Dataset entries
····················

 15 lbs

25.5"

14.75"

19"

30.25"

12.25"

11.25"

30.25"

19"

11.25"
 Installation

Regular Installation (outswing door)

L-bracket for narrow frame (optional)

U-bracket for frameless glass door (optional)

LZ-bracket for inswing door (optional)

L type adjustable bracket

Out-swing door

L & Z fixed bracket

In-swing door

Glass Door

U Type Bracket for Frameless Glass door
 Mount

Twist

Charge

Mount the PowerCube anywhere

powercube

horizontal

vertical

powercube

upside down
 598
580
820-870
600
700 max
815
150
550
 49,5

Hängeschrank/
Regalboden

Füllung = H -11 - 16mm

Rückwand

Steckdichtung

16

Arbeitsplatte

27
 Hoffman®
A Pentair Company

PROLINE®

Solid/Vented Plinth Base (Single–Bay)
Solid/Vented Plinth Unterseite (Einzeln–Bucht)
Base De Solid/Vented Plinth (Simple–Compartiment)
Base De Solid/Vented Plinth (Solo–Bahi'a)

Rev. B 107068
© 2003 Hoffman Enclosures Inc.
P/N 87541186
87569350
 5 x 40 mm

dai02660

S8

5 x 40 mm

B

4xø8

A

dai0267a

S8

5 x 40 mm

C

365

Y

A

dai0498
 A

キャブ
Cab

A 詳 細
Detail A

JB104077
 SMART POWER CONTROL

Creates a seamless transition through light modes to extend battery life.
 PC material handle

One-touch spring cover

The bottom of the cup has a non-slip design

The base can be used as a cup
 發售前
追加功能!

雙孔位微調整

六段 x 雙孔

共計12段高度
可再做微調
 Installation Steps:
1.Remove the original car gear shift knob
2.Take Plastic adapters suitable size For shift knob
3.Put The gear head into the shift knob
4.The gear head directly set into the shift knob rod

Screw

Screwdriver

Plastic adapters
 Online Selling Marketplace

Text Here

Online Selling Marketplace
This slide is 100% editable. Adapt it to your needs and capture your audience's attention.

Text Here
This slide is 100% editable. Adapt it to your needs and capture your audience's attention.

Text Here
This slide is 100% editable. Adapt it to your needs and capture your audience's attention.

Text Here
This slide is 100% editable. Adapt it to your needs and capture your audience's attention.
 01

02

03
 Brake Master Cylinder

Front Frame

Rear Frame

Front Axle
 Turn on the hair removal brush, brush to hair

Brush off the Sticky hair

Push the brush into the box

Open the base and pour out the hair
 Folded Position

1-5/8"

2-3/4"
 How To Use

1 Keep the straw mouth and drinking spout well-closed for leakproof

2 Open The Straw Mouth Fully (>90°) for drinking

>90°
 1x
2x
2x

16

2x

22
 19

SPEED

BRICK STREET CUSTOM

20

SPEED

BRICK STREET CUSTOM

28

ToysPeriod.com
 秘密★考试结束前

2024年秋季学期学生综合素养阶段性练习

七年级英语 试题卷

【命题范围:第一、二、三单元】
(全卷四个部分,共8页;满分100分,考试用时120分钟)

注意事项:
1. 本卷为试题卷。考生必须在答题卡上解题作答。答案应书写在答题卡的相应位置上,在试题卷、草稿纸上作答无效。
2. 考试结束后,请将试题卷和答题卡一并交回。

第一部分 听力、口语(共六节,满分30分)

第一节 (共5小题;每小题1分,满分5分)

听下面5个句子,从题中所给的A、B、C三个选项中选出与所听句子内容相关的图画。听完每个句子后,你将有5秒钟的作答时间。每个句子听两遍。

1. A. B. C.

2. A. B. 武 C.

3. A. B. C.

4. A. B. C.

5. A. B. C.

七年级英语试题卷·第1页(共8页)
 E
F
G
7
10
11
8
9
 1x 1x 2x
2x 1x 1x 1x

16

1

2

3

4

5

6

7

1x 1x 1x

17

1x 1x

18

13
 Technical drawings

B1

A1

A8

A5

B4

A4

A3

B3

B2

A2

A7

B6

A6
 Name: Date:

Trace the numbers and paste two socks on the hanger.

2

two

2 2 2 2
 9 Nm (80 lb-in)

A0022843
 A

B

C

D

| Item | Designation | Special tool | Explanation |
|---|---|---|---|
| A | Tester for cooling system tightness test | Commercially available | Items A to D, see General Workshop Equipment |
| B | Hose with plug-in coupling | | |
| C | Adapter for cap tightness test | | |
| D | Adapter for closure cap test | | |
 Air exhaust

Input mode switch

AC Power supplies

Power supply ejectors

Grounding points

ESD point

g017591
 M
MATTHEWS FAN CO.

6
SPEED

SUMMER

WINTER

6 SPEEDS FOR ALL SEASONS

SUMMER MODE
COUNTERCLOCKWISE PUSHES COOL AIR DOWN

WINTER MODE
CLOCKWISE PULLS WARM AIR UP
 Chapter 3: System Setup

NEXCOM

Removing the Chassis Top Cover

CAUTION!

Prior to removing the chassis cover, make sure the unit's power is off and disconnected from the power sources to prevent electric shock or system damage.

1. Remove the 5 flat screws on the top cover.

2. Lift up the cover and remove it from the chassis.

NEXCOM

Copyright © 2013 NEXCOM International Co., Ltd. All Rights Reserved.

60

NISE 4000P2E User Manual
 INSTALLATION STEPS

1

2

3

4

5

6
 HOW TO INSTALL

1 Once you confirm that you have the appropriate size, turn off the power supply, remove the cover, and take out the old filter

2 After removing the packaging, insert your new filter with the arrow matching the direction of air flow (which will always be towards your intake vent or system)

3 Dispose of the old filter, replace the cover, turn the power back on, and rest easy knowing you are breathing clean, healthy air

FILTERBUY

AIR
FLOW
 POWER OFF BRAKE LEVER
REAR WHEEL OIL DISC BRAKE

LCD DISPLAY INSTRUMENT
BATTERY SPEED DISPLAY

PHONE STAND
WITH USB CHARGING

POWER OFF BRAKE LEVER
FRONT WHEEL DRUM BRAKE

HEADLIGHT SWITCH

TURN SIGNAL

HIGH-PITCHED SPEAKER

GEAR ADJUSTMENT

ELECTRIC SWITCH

····················

- PROBLEM STATEMENT
Exactly the lines above from the one with "Open the base and pour out the hair" to the one with "第一部分 听力、口语(共六节,满分30分)", both included, are to be quoted; leave the rest out.

- RESULT OF THE EXERCISE
Open the base and pour out the hair
 Folded Position

1-5/8"

2-3/4"
 How To Use

1 Keep the straw mouth and drinking spout well-closed for leakproof

2 Open The Straw Mouth Fully (>90°) for drinking

>90°
 1x
2x
2x

16

2x

22
 19

SPEED

BRICK STREET CUSTOM

20

SPEED

BRICK STREET CUSTOM

28

ToysPeriod.com
 秘密★考试结束前

2024年秋季学期学生综合素养阶段性练习

七年级英语 试题卷

【命题范围:第一、二、三单元】
(全卷四个部分,共8页;满分100分,考试用时120分钟)

注意事项:
1. 本卷为试题卷。考生必须在答题卡上解题作答。答案应书写在答题卡的相应位置上,在试题卷、草稿纸上作答无效。
2. 考试结束后,请将试题卷和答题卡一并交回。

第一部分 听力、口语(共六节,满分30分)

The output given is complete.